◆ **Texte de la page**
_ _ _ _ _ _ _
La situation globale du régime et la perspective de changement

La communauté internationale peut toutefois permettre au régime de surmonter ses crises par le renforcement des relations commerciales, en fermant les yeux sur les violations des droits de l’homme qu’il commet à l’intérieur du pays, ou en ignorant son rôle destructeur et déstabilisateur dans la région ; mais elle se place alors dans une situation catastrophique qui dans dix ans sera irréversible.

Elle peut, au contraire, réellement miser sur un changement de régime. Pour certain, le changement est une transformation de l’intérieur du système, une sorte de réforme. Or, une véritable réforme demande des engagements sur des terrains intérieurs et régionaux que le régime n’est pas prêt à prendre. L’objectif de Rafsandjani, de Rohani ou du Guide suprême est unique : préserver coûte que coûte la survie du régime, et leurs divergences ne sont que tactiques.

Une réforme limiterait forcément l’autorité du Guide suprême – déjà largement atteint – et conduirait donc inévitablement à un changement de régime. Les uns comme les autres n’oublient pas l’expérience de la fin du règne du Chah, quand des réformes tardives et l’abandon de la répression ont mis la fragilité du régime au grand jour au lieu de garantir la pérennité du système. La population en a profité pour renverser de la dictature du Chah. Ce même scénario a failli se reproduire en 2009, et le régime a frôlé le pire. C’est le cauchemar des autorités  aujourd’hui, qui dicte leur comportement actuel. Le risque est que la lutte au sommet ouvre une brèche pour l’expression de la grogne sociale, suivie de conséquences néfastes pour la survie du régime. Jusqu’à quand le régime pourra-t-il éviter le déclic qui déclenchera l’irréversible ?

Au bout du compte, réforme ou révolution mèneront au même résultat : le renversement de ce régime. Dans ces conditions, le rôle de la Résistance va, plus que jamais, devenir décisif, puisqu’elle incarne le véritable changement auquel aspire la grande majorité des Iraniens. Si le monde ne veut pas être plongé dans dix ans dans un dilemme insoluble, alors il devrait choisir cette option.
_ _ _ _ _ _ _
◆ **Documents fournis**
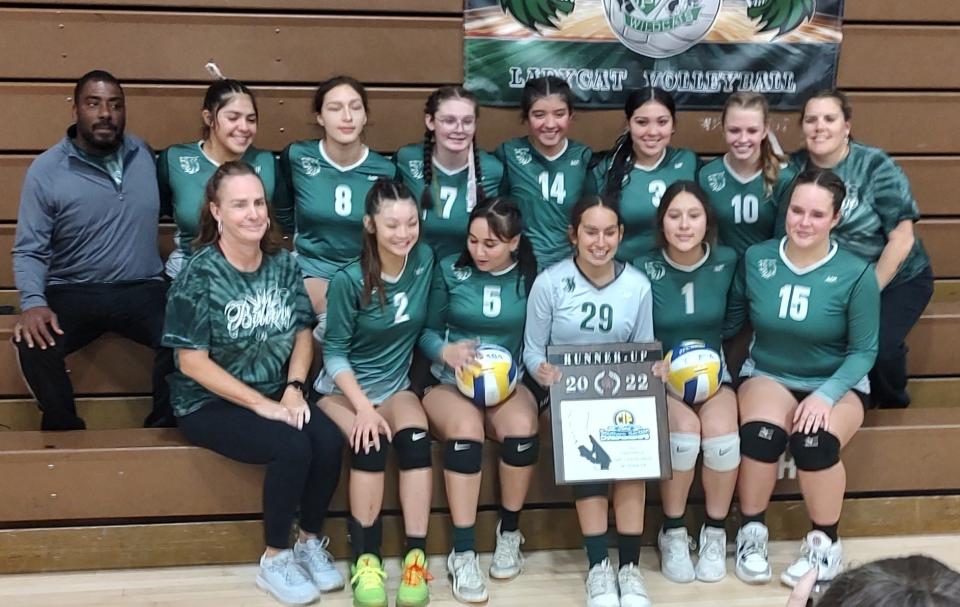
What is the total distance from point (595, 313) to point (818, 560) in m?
0.99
_ _ _ _ _ _ _
◆ **Consignes**
1. D'après le texte sur le changement de régime, les affirmations suivantes sont-elles vraies ? (a) Les divergences entre Rafsandjani, Rohani et le Guide suprême ne sont que tactiques. (b) En 2009, le régime a été renversé. (c) Le régime est prêt à prendre les engagements qu'exige une véritable réforme. Répondez par oui ou par non, en citant chaque fois les mots du texte qui tranchent.
2. Résumez en deux phrases le texte sur le changement de régime.

◆ **Réponses**
1.
(a) Oui : « leurs divergences ne sont que tactiques ».
(b) Non : « Ce même scénario a failli se reproduire en 2009, et le régime a frôlé le pire ».
(c) Non : « une véritable réforme demande des engagements sur des terrains intérieurs et régionaux que le régime n’est pas prêt à prendre ».

2. La communauté internationale peut permettre au régime de surmonter ses crises en fermant les yeux sur ses violations des droits de l'homme et sur son rôle dans la région, ce qui la mènerait dans dix ans à une situation irréversible, ou bien miser sur un changement de régime, une véritable réforme étant exclue puisque le régime n'est pas prêt à en prendre les engagements. Réforme ou révolution aboutiront au renversement du régime, et le monde devrait choisir la Résistance, qui incarne le changement auquel aspire la grande majorité des Iraniens.